**YOUR TASKS**:
a) In the passage on the Met's opera simulcasts, repeat the text word for word, beginning at "The U.S. has" and stopping after "December and January.".
b) Answer these questions from the passage on the Met's opera simulcasts:
(i) In how many countries are the Met's Saturday matinee performances shown live?
(ii) On what date is Les Contes d'Hoffmann scheduled?
(iii) How old is the production of Der Rosenkavalier?

(PROVIDED PASSAGE)

The U.S. has better luck exporting opera than, for example, exporting democracy. New York's Metropolitan Opera beams its Saturday matinee performances live onto big silver screens in forty willing countries around the world, while our current democracy export struggles along in but two reluctant countries. In France alone about eighty towns and cities make some Saturday nights (at the decalage horaire of six hours) opera nights, and here where it matters most cinemas in Nice, Cannes, Toulon, Marseille, Nimes and Montpellier present the Met's Live in HD simulcasts, three of which are coming up in December and January.
 
Les Contes d'Hoffmann (December 19) is a new production staged by Broadway director Bart Sher, whose play Joe Turner's Come and Go at the Belasco Theater lured the Obamas for a highly publicized night out last summer. Not that productions matter so much to Live in HD audiences as the nature of the screen prefers the close-up rather than the stage picture, thus we relate more to the performers than to the mises en scene. The visage of beautiful Russian super-star Anna Netrebko will fill the screen while tearing our hearts out as poor Antonia who sings herself to death in the second of Offenbach's Tales.
 
Der Rosenkavalier (January 9) is a different story. It is an old production, very old (forty years and it was an anachronism even then) so it is a rare chance to see how opera was staged when scenery was illusion painting rather than dimensional architecture. While Renee Fleming's Marshallin may be described as more Hollywood glamor than aristocratic Viennese she is a magnificent stage presence and singer, and appropriately well beyond forty.

(End PROVIDED PASSAGE)
(DATA SUPPLIED)

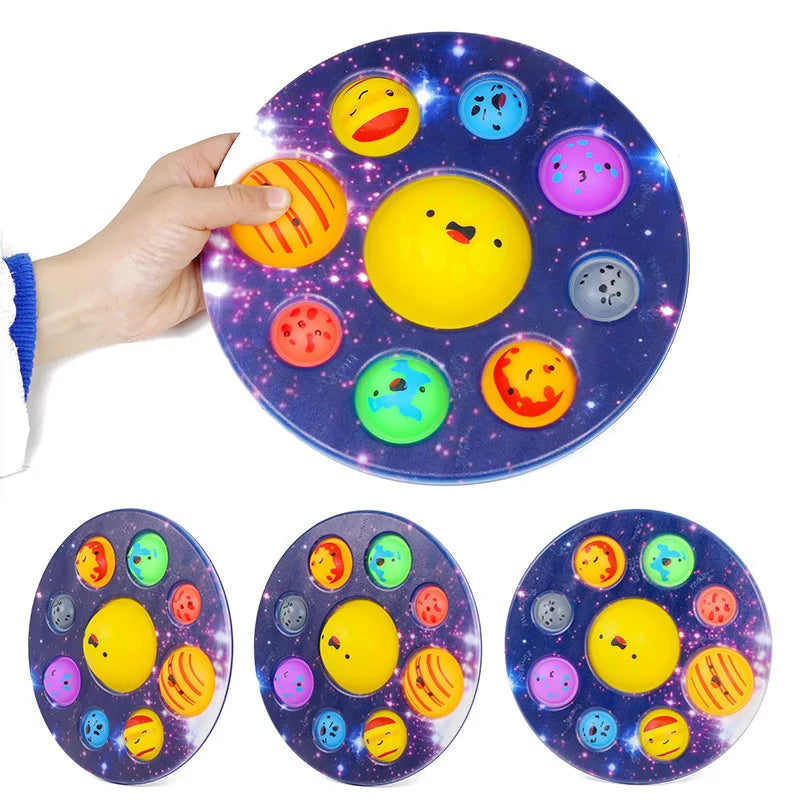Planet Bubble Music Colorful Starry Sky Cartoon Pattern Release Decompression Silicone Pinch Music Children's Press Puzzle Toy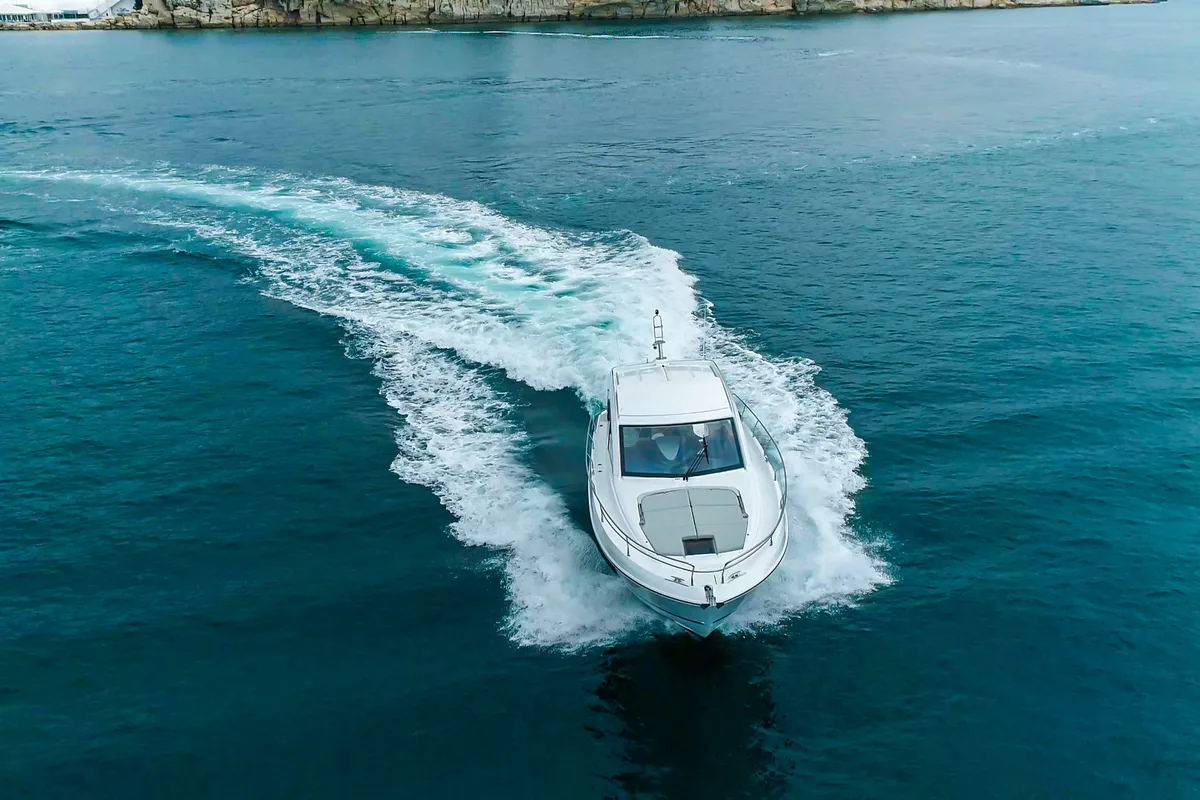 Exterior view of MIAMI VICE, a Beneteau Gran Turismo 41 motor yacht at Općina Rogoznica, Croatia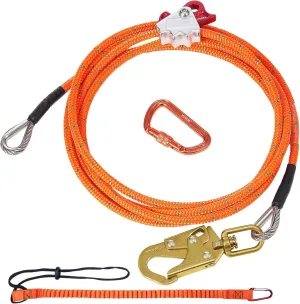 VEVOR 12.7mm Steel Core Flipline, 16ft(4.8m) Arborist Flipline for Tree Climbing with Alloy Steel Snap Hook & Aluminum Alloy Carabiner, 30KN Breaking Tension for Fall Protection, Tree Climber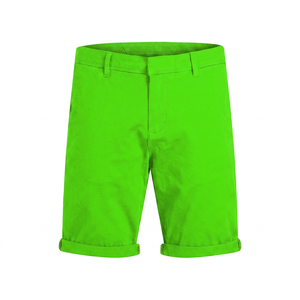 Pantalones Cortos Negros Sólidos para Hombre, Cintura Media, Casuales, Tejidos, con Bolsillos y Botones - Product Image 3
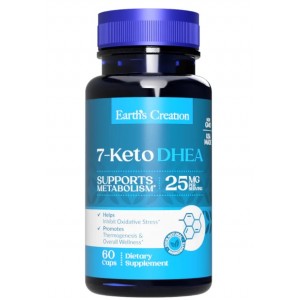7-Кето Дегідроепіандростерон (DHEA), Earths Creation, 7-КЕТО DHEA 25 мг - 60 капс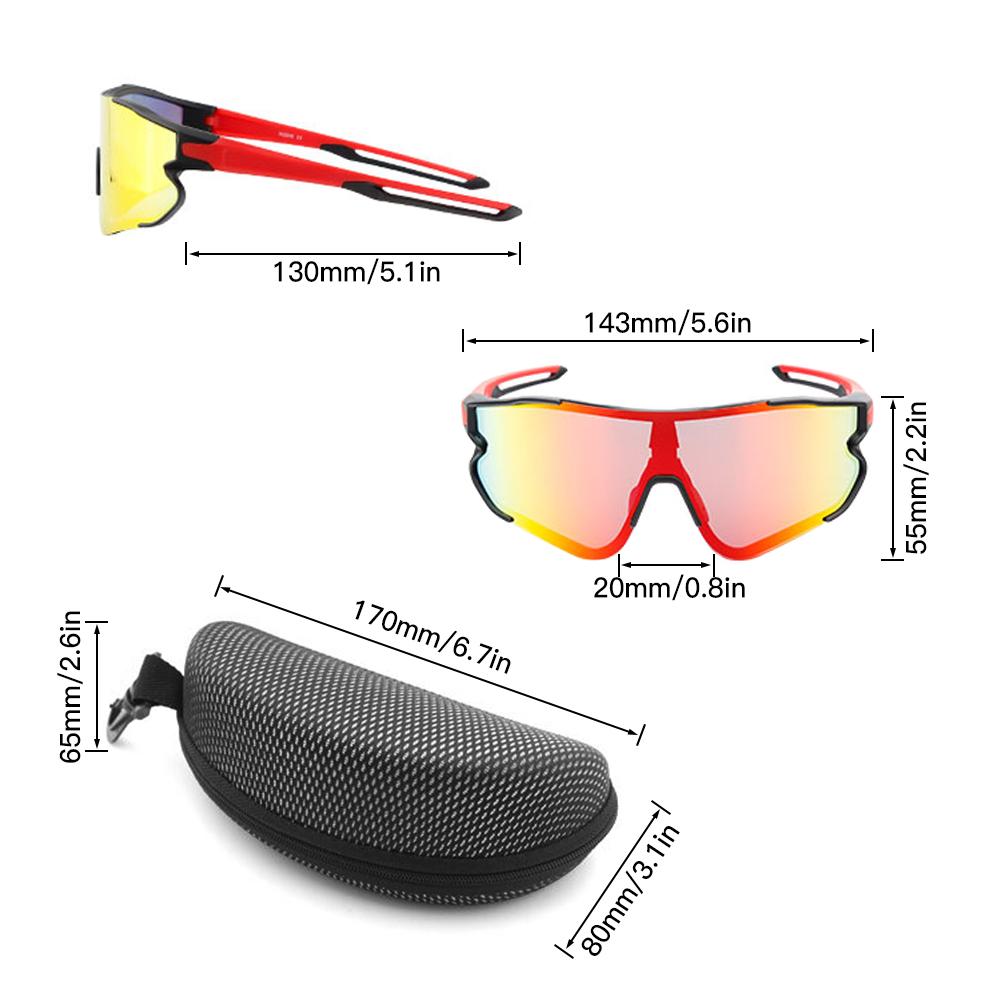 Kính Râm Thể Thao Mtb Với 2 Thấu Kính Dự Phòng Uv400 Unisex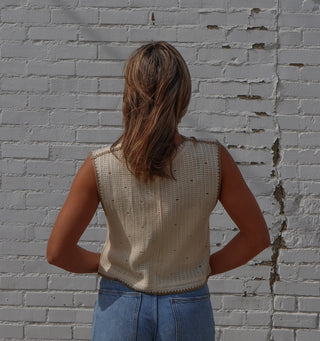 Floral Embroidery Vest Crochet Top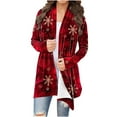 thumbnail image 1 of Mifsaly Women Christmas Cardigan Plus Size Long Sleeve Open Front Cardigans Xmas Print Loose Holiday Flowy Outerwear 2025 Festival Party Outfits, 1 of 4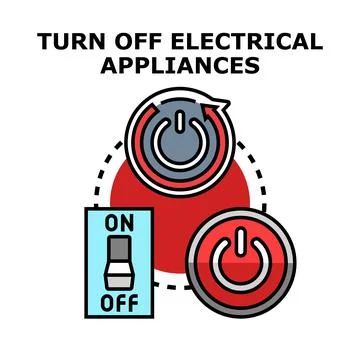 Turning off electrical appliances saving energy concept Stock Illustration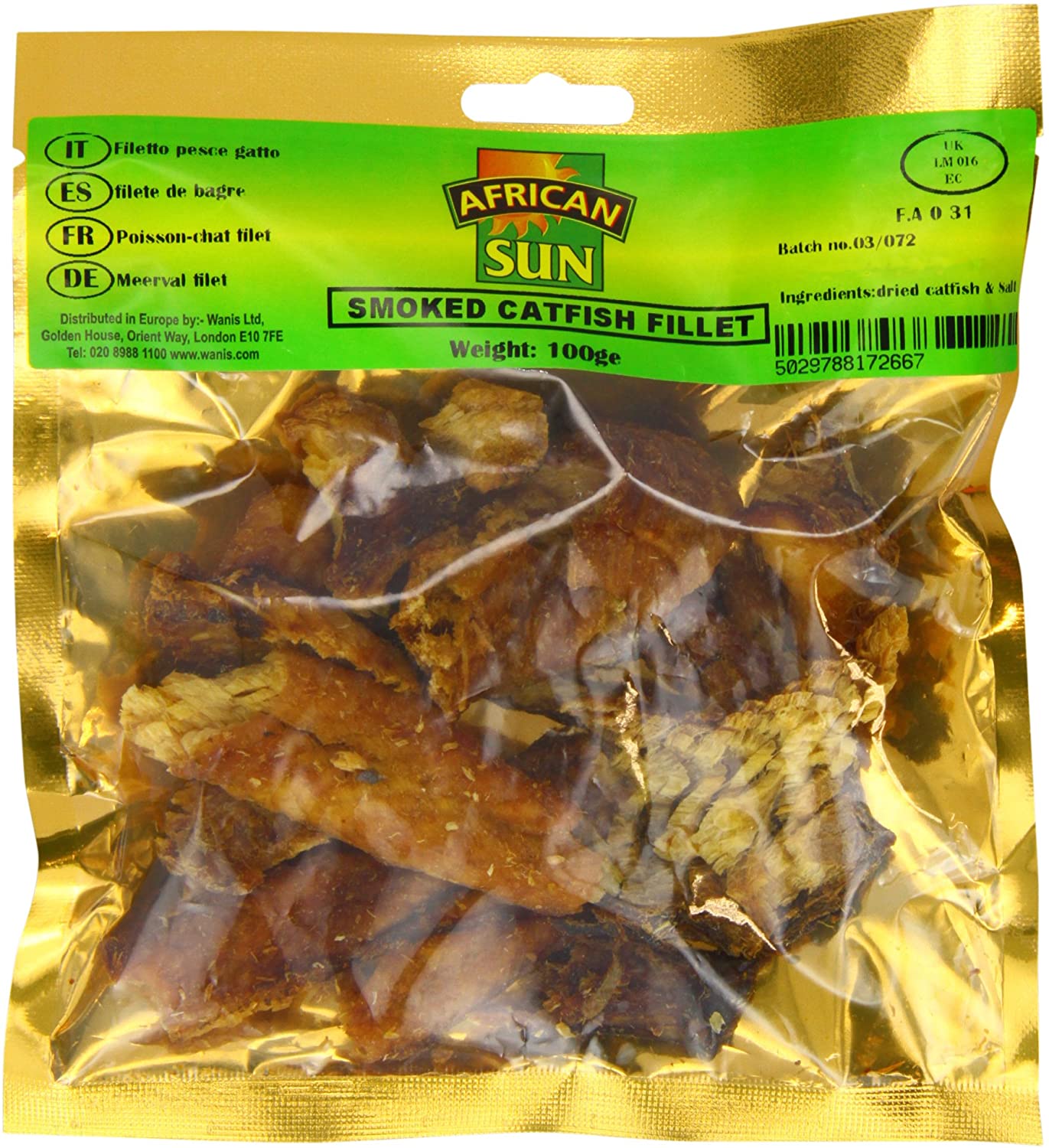 African Sun Smoked Catfish Fillet 100g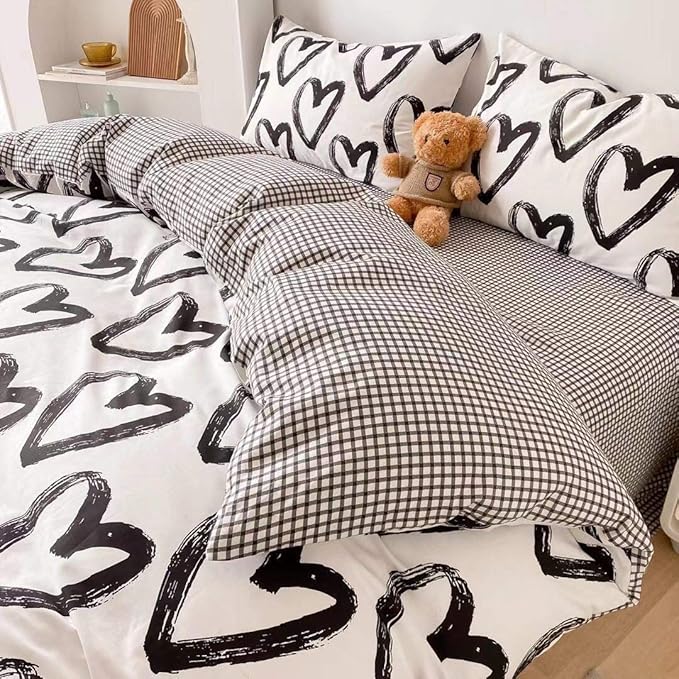 Houseri Love Comforter Set King Heart Shaped Bedding Sets White and Black Comforter for Women Men Love Heart Bedding Comforters King Size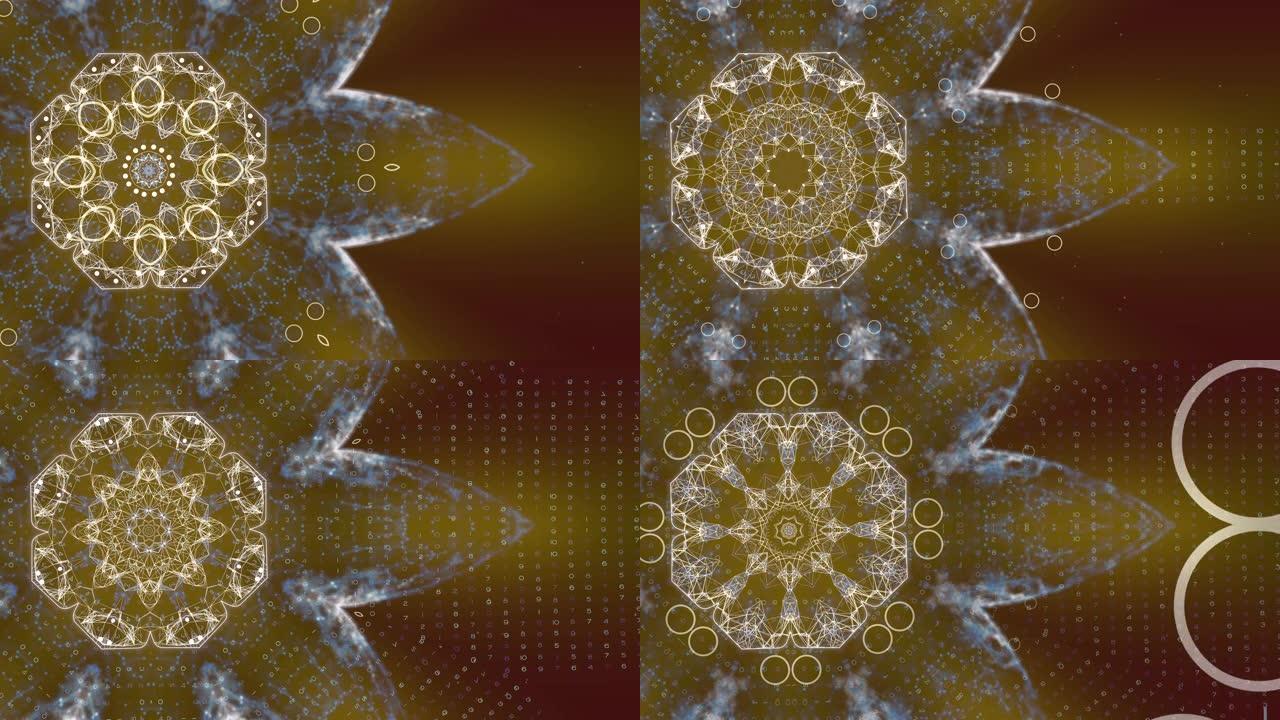 二进制代码处理概念。花朵形状的发光几何神经丛图案，从每个花瓣中编码无尽的数字行。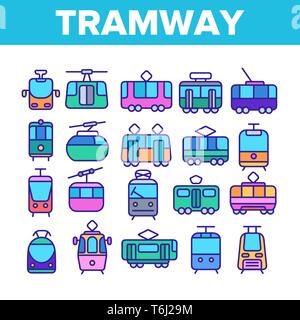 Transports urbains tramway, ligne fine Icons Set. Tramway, véhicule écologique Illustrations linéaire. Funiculaire, chaînes du wagon de métro, transports de voyageurs Illustration de Vecteur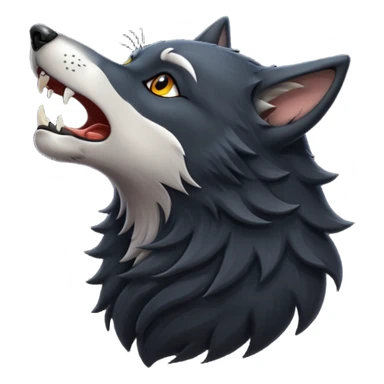 Lobo negro aullando sticker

(End DATA SUPPLIED)

**SET OF ANSWERS**:
a)
The U.S. has better luck exporting opera than, for example, exporting democracy. New York's Metropolitan Opera beams its Saturday matinee performances live onto big silver screens in forty willing countries around the world, while our current democracy export struggles along in but two reluctant countries. In France alone about eighty towns and cities make some Saturday nights (at the decalage horaire of six hours) opera nights, and here where it matters most cinemas in Nice, Cannes, Toulon, Marseille, Nimes and Montpellier present the Met's Live in HD simulcasts, three of which are coming up in December and January.

b)
(i) Forty countries.
(ii) December 19.
(iii) Forty years old.